The Singing Pass 22k trail run begins on Whistler Mountain from either the Roundhouse Lodge or from the top of the Peak Chair. You can take a couple different routes and both are spectacular. Though you have to buy a summer sightseeing lift pass to access this one, the cost is well worth it. You ride in luxury up to the top of Whistler then run along ridges and valleys with constantly amazing views. You make your way along Musical Bumps which are the names of several mini mountains that extend from Whistler. Oboe, Flute, etc. This makes for a very challenging trail as you are constantly either descending, steeply into a valley or running uphill quickly. Mercifully, the gondola ride up avoided much of the elevation to start with, however you also have to deal with the relentless 12k, almost straight downhill slog to reach the village.

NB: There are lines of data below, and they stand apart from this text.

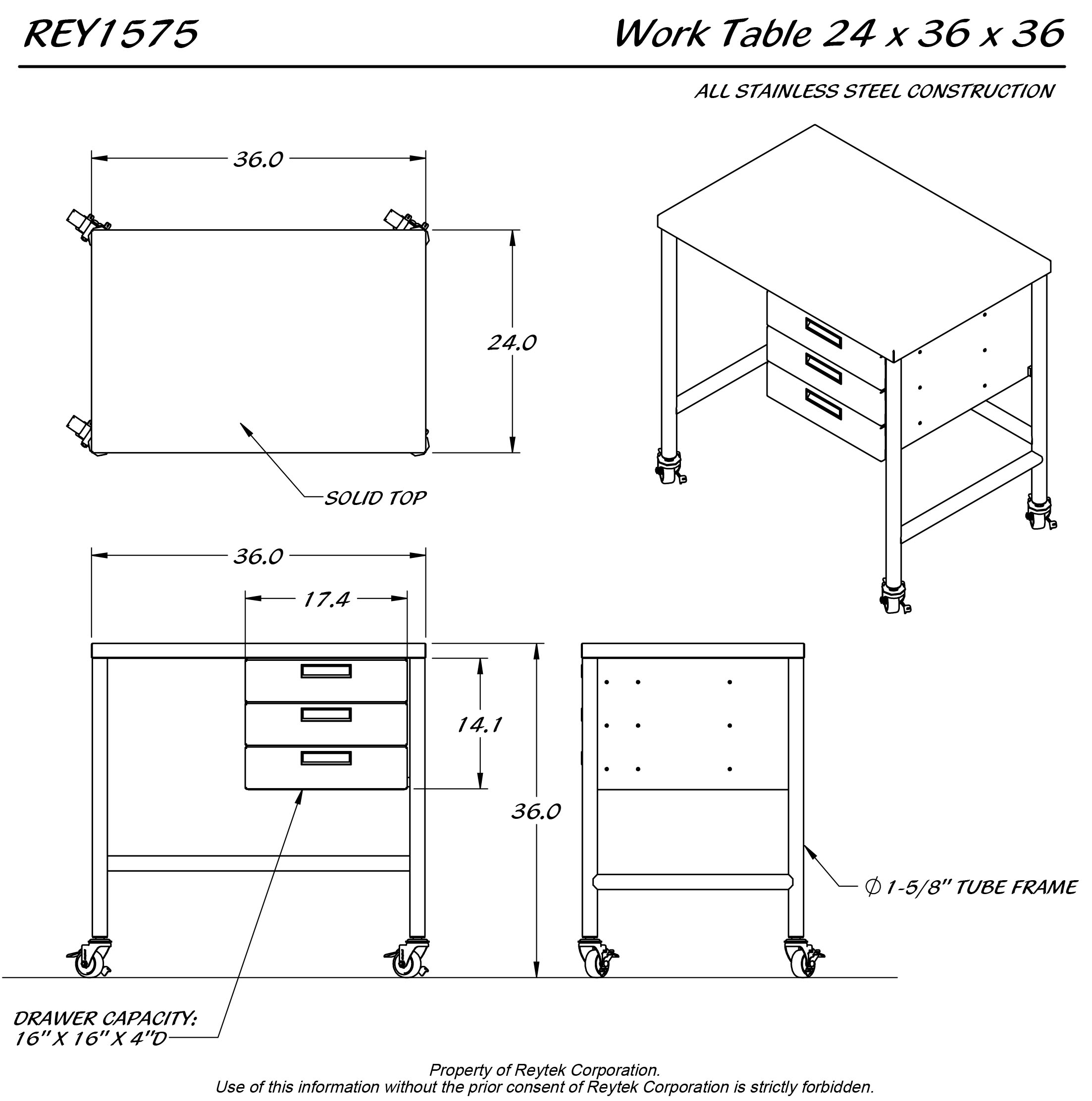 REY1575

Work Table 24 x 36 x 36

ALL STAINLESS STEEL CONSTRUCTION

36.0

24.0

SOLID TOP

36.0

17.4

14.1

36.0

$\phi$ 1-5/8" TUBE FRAME

DRAWER CAPACITY:
16" X 16" X 4"D

Property of Reytek Corporation.
Use of this information without the prior consent of Reytek Corporation is strictly forbidden.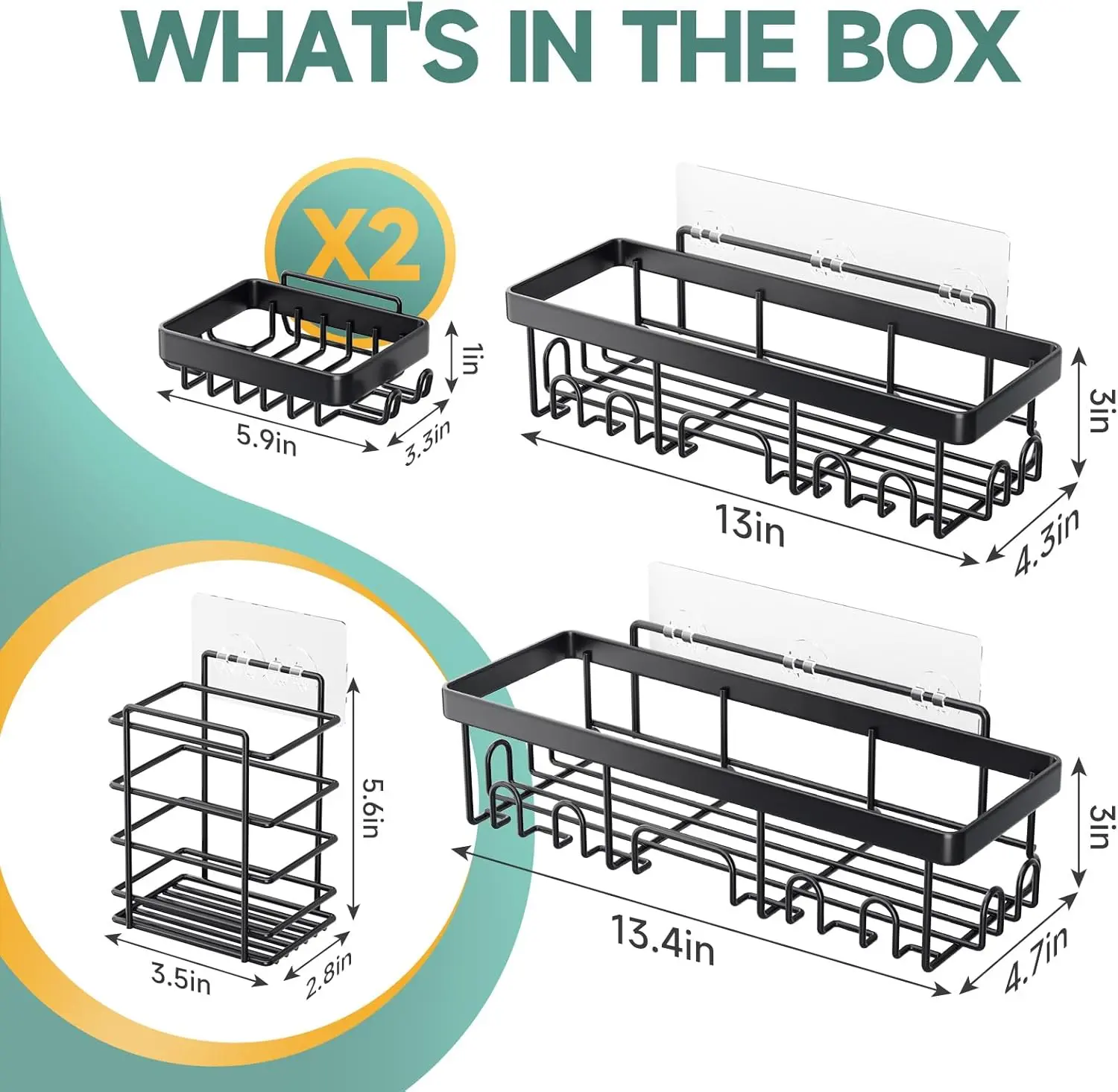 WHAT'S IN THE BOX

X2

1in
5.9in
3.3in

3in
13in
4.3in

5.6in
3.5in
2.8in

3in
13.4in
4.7in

This is very tough on the knees and feet, so if you have problems with these, beware. The difficultly of this amazing 22k running route is easily overshadowed by the amazing views you get. Distant glaciers, waterfalls, meadows, Lord of the Rings looking valleys. Much of the trail is just amazing. If you are tough enough, the route can be run in reverse for free. By starting at the Singing Pass trailhead in Whistler Village you can make that 12k, gradual uphill run and then take in the astonishingly beautiful next 12k and ride the gondola down for free. Unfortunately dogs are not allowed on this trail as Singing Pass is in Garibaldi Park. Also, the gondola is open seasonally and may not be open when you want to go. Snow covers the trail usually from November to June every year.
Why should you run the Singing Pass 22k?
Singing Pass is an all-round spectacular trail run. Challenging and amazingly beautiful. Beginning at the Roundhouse and running out via Singing Pass makes the monster 22k run and little less daunting as you are descending for much of the last 12k.
The Rubble Creek Classic is a yearly trail run that takes place every year in September. This incredible run begins at the Cheakamus Lake trailhead and finishes at the Garibaldi Lake trailhead at Rubble Creek. This phenomenal run takes you along the beautiful Cheakamus Lake trail then steeply up to Helm Creek, then past Black Tusk and Panorama Ridge, through Taylor Meadows and then descends quickly to Rubble Creek. The distance is 25k and the linear route ensures that you don't run the same section twice making this run incredible. You of course need some pre-planning and a car at both ends. Also, the short summer season makes it only feasible between July and October as the snow in Garibaldi Park is considerable. There are excellent sign posts along the way directing you within Garibaldi Park. So, at first you need to follow the signs for Helm Creek, then at Helm Creek aim for Black Tusk or Garibaldi Lake. Once you near the Black Tusk area you will see signs indicate Taylor Meadows and the Rubble Creek trailhead. So as long as you know this you should be fine finding your way without a map. The trails are well worn and marked, and this area is very popular in the summer.
Why should you run the Rubble Creek Classic 25k?
Amazingly challenging and varied. The amazing things you will see in such a short amount of time. The race record is one hour, fifty minutes, 51 seconds.